任意後見制度とは、本人に判断能力があるとき(頭がしっかりしているとき)に、誰を代理人にして、どんなことを委任するかを決めて、公正証書によって契約し、本人の判断能力が低下してきたときに、家庭裁判所が任意後見人を監督する任意後見監督人を選任したときからスタートする制度です。
代理人について
代理人とは、任意後見契約の受任者であり、任意後見人といいます。誰を代理人にするかは、本人が決めます。本人が信頼できる家族(配偶者、子、親戚など)や専門家(弁護士、司法書士、社会福祉士、行政書士など)に依頼することができます。法人を任意後見人に選任することもできます。
委任の内容
どんな事務を委任するかは本人が決めます。

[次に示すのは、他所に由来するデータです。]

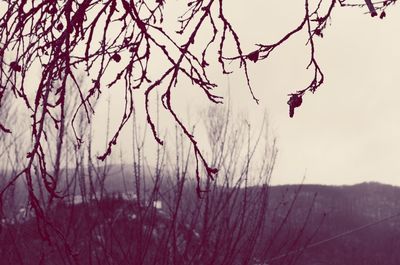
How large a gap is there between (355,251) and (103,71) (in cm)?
1713

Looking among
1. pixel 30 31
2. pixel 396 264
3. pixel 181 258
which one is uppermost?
pixel 30 31

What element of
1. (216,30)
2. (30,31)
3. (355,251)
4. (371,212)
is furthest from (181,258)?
(371,212)

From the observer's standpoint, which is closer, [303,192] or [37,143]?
[37,143]

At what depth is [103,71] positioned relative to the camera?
2.17 metres

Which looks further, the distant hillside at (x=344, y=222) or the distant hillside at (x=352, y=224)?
the distant hillside at (x=352, y=224)

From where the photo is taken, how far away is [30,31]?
276 centimetres

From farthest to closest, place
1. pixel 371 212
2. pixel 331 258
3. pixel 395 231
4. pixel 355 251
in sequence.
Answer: pixel 371 212 < pixel 395 231 < pixel 355 251 < pixel 331 258

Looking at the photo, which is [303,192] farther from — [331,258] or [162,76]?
[162,76]

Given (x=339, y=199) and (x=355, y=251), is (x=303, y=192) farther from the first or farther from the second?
(x=355, y=251)

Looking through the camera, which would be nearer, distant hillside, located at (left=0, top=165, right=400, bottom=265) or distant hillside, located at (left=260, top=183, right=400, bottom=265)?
distant hillside, located at (left=0, top=165, right=400, bottom=265)

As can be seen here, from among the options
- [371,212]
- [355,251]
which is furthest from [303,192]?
[355,251]

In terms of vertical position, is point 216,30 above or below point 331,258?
above

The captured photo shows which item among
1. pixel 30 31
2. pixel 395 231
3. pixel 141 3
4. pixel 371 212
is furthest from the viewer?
pixel 371 212

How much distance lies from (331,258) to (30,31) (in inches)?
603
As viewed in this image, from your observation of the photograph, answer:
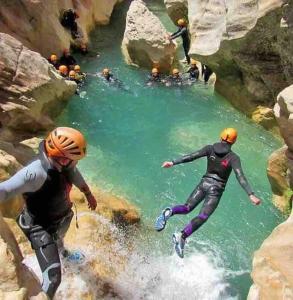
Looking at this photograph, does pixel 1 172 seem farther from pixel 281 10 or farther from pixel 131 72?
pixel 131 72

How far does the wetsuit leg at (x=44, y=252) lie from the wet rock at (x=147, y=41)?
44.8 ft

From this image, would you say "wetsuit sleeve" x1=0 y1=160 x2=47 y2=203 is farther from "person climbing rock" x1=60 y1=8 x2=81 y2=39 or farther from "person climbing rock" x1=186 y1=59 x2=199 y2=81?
"person climbing rock" x1=60 y1=8 x2=81 y2=39

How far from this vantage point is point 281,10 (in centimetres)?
1273

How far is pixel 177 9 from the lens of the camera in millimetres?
21328

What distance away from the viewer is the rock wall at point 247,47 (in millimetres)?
13281

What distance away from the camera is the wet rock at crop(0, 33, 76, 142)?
11.6 metres

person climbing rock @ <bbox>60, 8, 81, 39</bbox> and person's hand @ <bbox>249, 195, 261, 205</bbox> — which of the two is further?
person climbing rock @ <bbox>60, 8, 81, 39</bbox>

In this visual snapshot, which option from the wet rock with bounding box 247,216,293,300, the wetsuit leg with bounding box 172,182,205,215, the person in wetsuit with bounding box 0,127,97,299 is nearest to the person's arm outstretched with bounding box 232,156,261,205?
the wetsuit leg with bounding box 172,182,205,215

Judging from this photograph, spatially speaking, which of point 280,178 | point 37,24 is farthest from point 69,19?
point 280,178

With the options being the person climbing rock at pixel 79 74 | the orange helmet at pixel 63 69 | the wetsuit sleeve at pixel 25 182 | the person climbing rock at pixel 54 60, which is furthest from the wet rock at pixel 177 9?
the wetsuit sleeve at pixel 25 182

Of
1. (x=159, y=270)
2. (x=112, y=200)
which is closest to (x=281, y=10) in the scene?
(x=112, y=200)

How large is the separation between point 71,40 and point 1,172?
13.7m

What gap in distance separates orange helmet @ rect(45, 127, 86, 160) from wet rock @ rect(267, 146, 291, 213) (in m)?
6.67

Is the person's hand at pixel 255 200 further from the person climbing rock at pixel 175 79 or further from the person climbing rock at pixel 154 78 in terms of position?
the person climbing rock at pixel 154 78
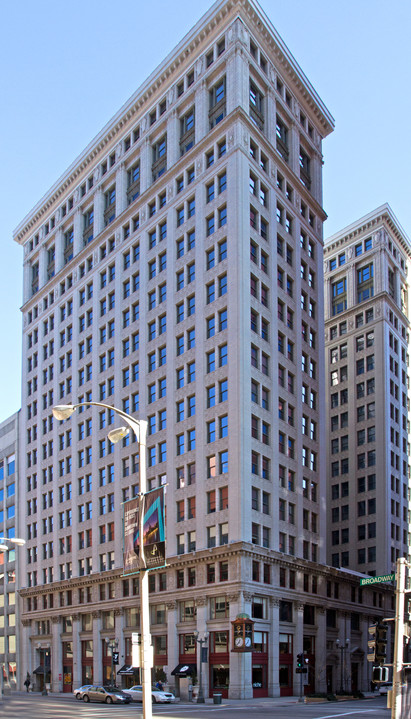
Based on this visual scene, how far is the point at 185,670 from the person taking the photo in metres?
60.2

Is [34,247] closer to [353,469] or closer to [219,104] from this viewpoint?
[219,104]

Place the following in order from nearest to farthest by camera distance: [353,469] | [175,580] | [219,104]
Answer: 1. [175,580]
2. [219,104]
3. [353,469]

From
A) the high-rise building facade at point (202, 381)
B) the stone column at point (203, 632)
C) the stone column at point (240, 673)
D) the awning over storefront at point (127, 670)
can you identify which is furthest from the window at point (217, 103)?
the awning over storefront at point (127, 670)

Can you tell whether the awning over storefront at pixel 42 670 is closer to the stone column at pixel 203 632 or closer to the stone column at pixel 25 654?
the stone column at pixel 25 654

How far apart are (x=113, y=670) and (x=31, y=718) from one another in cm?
3148

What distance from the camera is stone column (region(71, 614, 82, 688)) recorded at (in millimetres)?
77938

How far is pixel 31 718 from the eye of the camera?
128 feet

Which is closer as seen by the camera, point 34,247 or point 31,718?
point 31,718

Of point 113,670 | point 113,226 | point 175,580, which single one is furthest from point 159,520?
point 113,226

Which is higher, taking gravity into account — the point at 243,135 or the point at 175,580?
the point at 243,135

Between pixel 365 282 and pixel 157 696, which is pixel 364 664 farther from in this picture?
pixel 365 282

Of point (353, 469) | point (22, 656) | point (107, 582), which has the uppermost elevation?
point (353, 469)

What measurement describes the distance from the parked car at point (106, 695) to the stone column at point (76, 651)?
1956cm

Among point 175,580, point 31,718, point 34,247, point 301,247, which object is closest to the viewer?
point 31,718
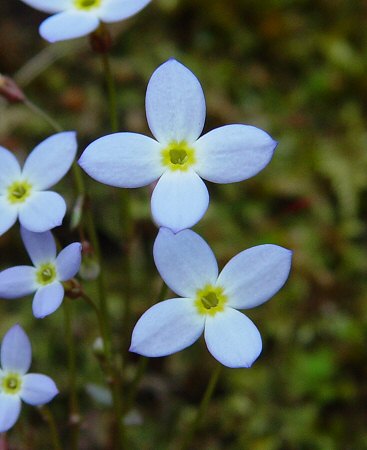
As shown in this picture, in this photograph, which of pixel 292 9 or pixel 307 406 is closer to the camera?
pixel 307 406

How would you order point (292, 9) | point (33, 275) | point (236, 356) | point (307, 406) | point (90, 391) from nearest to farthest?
point (236, 356)
point (33, 275)
point (90, 391)
point (307, 406)
point (292, 9)

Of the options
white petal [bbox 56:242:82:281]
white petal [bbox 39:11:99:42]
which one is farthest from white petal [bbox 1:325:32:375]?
white petal [bbox 39:11:99:42]

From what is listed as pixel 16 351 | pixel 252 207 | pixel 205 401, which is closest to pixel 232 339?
pixel 205 401

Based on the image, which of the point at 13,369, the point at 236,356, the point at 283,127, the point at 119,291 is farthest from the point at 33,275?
the point at 283,127

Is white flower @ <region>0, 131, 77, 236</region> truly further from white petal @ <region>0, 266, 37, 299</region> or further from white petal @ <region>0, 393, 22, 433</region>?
white petal @ <region>0, 393, 22, 433</region>

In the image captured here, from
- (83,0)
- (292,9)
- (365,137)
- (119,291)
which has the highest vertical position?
(292,9)

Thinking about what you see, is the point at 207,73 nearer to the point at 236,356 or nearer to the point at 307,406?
the point at 307,406
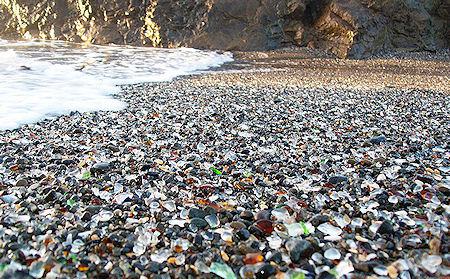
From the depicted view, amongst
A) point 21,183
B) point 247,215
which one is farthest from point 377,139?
point 21,183

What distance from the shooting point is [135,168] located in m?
3.43

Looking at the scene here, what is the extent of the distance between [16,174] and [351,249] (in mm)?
2782

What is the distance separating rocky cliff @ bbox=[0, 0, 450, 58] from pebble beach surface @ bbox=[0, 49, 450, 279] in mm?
14161

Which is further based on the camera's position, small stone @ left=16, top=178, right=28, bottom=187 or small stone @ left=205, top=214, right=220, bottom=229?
small stone @ left=16, top=178, right=28, bottom=187

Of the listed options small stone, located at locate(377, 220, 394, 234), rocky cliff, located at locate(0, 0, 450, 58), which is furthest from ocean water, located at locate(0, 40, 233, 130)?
small stone, located at locate(377, 220, 394, 234)

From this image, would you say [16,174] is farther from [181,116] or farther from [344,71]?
[344,71]

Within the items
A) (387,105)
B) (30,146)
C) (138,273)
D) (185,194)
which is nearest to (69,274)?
(138,273)

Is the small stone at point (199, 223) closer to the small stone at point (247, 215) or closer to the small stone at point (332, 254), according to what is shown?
the small stone at point (247, 215)

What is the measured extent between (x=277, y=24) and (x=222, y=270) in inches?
788

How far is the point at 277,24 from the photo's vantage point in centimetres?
2058

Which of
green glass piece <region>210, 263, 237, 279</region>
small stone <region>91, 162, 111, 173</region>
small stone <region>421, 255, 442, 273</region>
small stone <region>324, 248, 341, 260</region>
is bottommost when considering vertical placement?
small stone <region>91, 162, 111, 173</region>

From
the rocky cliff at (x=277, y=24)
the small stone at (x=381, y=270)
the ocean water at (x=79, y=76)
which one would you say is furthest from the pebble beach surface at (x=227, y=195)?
the rocky cliff at (x=277, y=24)

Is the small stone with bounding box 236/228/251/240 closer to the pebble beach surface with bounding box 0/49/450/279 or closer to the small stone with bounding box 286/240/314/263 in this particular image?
the pebble beach surface with bounding box 0/49/450/279

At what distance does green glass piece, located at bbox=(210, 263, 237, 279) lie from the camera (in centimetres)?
196
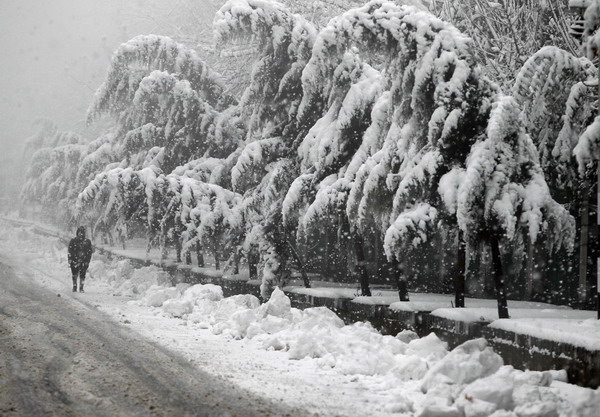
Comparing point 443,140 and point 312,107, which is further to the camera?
point 312,107

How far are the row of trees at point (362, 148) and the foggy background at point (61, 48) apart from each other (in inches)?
440

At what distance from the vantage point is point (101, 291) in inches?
738

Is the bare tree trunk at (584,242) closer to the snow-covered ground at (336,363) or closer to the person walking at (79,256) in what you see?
the snow-covered ground at (336,363)

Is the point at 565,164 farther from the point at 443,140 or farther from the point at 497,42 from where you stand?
the point at 497,42

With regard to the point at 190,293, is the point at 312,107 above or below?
above

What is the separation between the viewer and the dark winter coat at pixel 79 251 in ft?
60.5

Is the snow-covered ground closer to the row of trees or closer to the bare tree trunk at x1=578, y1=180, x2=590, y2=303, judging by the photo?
the row of trees

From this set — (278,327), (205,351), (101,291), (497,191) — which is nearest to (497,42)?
(497,191)

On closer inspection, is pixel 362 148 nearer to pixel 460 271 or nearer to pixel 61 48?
pixel 460 271

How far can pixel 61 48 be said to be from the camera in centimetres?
10369

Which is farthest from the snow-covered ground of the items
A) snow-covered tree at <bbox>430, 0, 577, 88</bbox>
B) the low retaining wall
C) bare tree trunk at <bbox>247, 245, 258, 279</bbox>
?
snow-covered tree at <bbox>430, 0, 577, 88</bbox>

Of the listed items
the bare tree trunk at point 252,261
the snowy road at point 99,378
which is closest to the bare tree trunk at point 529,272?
the bare tree trunk at point 252,261

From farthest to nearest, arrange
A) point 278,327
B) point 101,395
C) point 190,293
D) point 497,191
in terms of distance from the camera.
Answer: point 190,293 < point 278,327 < point 497,191 < point 101,395

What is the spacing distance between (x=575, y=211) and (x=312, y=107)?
5561 millimetres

自己の生活、療養看護、財産管理に関する事務など代理権目録を作成します。
公正証書で契約
任意後見契約は、本人と代理人候補者が公証人役場に行き、公証人が公正証書で任意後見契約書を作成します。
任意後見契約書を作成されると、公証人は法務局に任意後見契約の登記を嘱託しますので、後見登記等ファイルに任意後見契約の内容が登記されます。
任意後見の開始
任意後見契約をスタートさせるには、家庭裁判所に対し、任意後見監督人選任の申立てをします。本人の判断能力が不十分なときは、本人、配偶者、四親等内の親族、または任意後見受任者が家庭裁判所に申立てます。家庭裁判所が任意後見監督人を選任して、任意後見契約がスタートします。
さいごに
任意後見は、遺言と同様に、本人の判断能力が十分なうちに本人の意思で財産管理や財産分割をきめておくものです。違いは、生前のことは任意後見であり、死後は遺言でということです。遺言作成や死後事務委任との併用も有効です。